[SOURCE DOCUMENT]
>> Start
By 1918 or 1919, these patents, as well also all other patents of like character, became of very little value chiefly because the manufacturer of the Ford automobile commenced, on a very extensive scale, the manufacture of a Ford one-ton truck, and the smaller companies found themselves unable to compete in the open market with the Ford company. That all the parties concerned believed that the property turned over in payment of the attachment company’s stock was of great value, and, in fact, of value greater than the par value of the stock of the company, there cannot be any doubt; nor can there be any doubt that, at the time these respondents received their stock, they made a full investigation of this question and took the stock in the full belief that it had been completely paid for and was non-assessable. In this connection it must be remembered that, in addition to the Scott patents and applications, all the physical property and good will of the Scott Machine Works were surrended to the attachment company. These physical assets appear to have'been worth some two thousand dollars. The good will must have had considerable value, because Scott had been making and advertising this truck and it had become well known on this coast to persons interested in such things.

In common with almost all other courts, we have held that capital stock may be paid for either in money or money’s worth. Turner v. Bailey, 12 Wash. 634, *2842 Pac. 115; Adamant Mfg. Co. v. Wallace, 16 Wash. 614, 48 Pac. 415; Kroenert v. Johnston, 19 Wash. 96, 52 Pac. 605; Dunlap v. Rauch, 24 Wash. 620, 64 Pac. 807.
>> End
[WRITTEN TASK 1] In the court opinion, about how much were the physical assets of the Scott Machine Works worth?

[RECORDS FOR THE TASK]
>> Start
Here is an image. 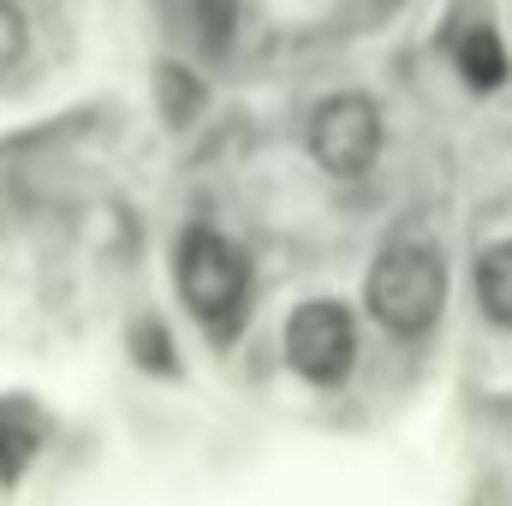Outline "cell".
Listing matches in <instances>:
<instances>
[{"instance_id":"6da1fadb","label":"cell","mask_w":512,"mask_h":506,"mask_svg":"<svg viewBox=\"0 0 512 506\" xmlns=\"http://www.w3.org/2000/svg\"><path fill=\"white\" fill-rule=\"evenodd\" d=\"M364 304H370V316L387 334L411 340V334L435 328V316L447 304V262H441V251L423 245V239H393L376 256V268H370Z\"/></svg>"},{"instance_id":"7a4b0ae2","label":"cell","mask_w":512,"mask_h":506,"mask_svg":"<svg viewBox=\"0 0 512 506\" xmlns=\"http://www.w3.org/2000/svg\"><path fill=\"white\" fill-rule=\"evenodd\" d=\"M173 280H179V298L203 316V328L215 340H227L245 316V298H251V268L239 245L215 227H191L173 251Z\"/></svg>"},{"instance_id":"3957f363","label":"cell","mask_w":512,"mask_h":506,"mask_svg":"<svg viewBox=\"0 0 512 506\" xmlns=\"http://www.w3.org/2000/svg\"><path fill=\"white\" fill-rule=\"evenodd\" d=\"M310 155L334 173V179H358L370 173V161L382 155V114L370 96L340 90L328 102L310 108Z\"/></svg>"},{"instance_id":"277c9868","label":"cell","mask_w":512,"mask_h":506,"mask_svg":"<svg viewBox=\"0 0 512 506\" xmlns=\"http://www.w3.org/2000/svg\"><path fill=\"white\" fill-rule=\"evenodd\" d=\"M286 358H292V370L304 381H322V387L352 376V364H358V322H352V310L334 304V298L298 304L286 316Z\"/></svg>"},{"instance_id":"5b68a950","label":"cell","mask_w":512,"mask_h":506,"mask_svg":"<svg viewBox=\"0 0 512 506\" xmlns=\"http://www.w3.org/2000/svg\"><path fill=\"white\" fill-rule=\"evenodd\" d=\"M447 54L465 72L471 90H501L507 84V48L495 36V6L489 0H453L447 6Z\"/></svg>"},{"instance_id":"8992f818","label":"cell","mask_w":512,"mask_h":506,"mask_svg":"<svg viewBox=\"0 0 512 506\" xmlns=\"http://www.w3.org/2000/svg\"><path fill=\"white\" fill-rule=\"evenodd\" d=\"M42 441V417L30 399H0V483H18V471L30 465Z\"/></svg>"},{"instance_id":"52a82bcc","label":"cell","mask_w":512,"mask_h":506,"mask_svg":"<svg viewBox=\"0 0 512 506\" xmlns=\"http://www.w3.org/2000/svg\"><path fill=\"white\" fill-rule=\"evenodd\" d=\"M477 304L495 328H512V239L477 256Z\"/></svg>"},{"instance_id":"ba28073f","label":"cell","mask_w":512,"mask_h":506,"mask_svg":"<svg viewBox=\"0 0 512 506\" xmlns=\"http://www.w3.org/2000/svg\"><path fill=\"white\" fill-rule=\"evenodd\" d=\"M24 48H30V30H24V12L12 6V0H0V78L24 60Z\"/></svg>"},{"instance_id":"9c48e42d","label":"cell","mask_w":512,"mask_h":506,"mask_svg":"<svg viewBox=\"0 0 512 506\" xmlns=\"http://www.w3.org/2000/svg\"><path fill=\"white\" fill-rule=\"evenodd\" d=\"M137 346L149 352V358H143L149 370H173V364H167V358H173V346H167V334H155V322H143V328H137Z\"/></svg>"},{"instance_id":"30bf717a","label":"cell","mask_w":512,"mask_h":506,"mask_svg":"<svg viewBox=\"0 0 512 506\" xmlns=\"http://www.w3.org/2000/svg\"><path fill=\"white\" fill-rule=\"evenodd\" d=\"M6 215H12V191L0 185V227H6Z\"/></svg>"}]
</instances>
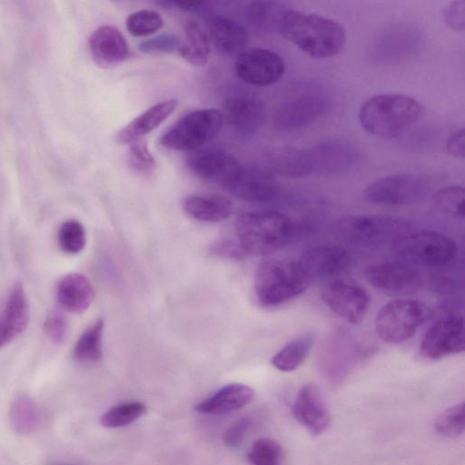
>> End
[WRITTEN TASK 2] Count the lines of the entries that contain the string "instances", treating uppercase and lowercase as different. Give only the number.

[EXPECTED ANSWER 1] Some two thousand dollars.

[EXPECTED ANSWER 2] 3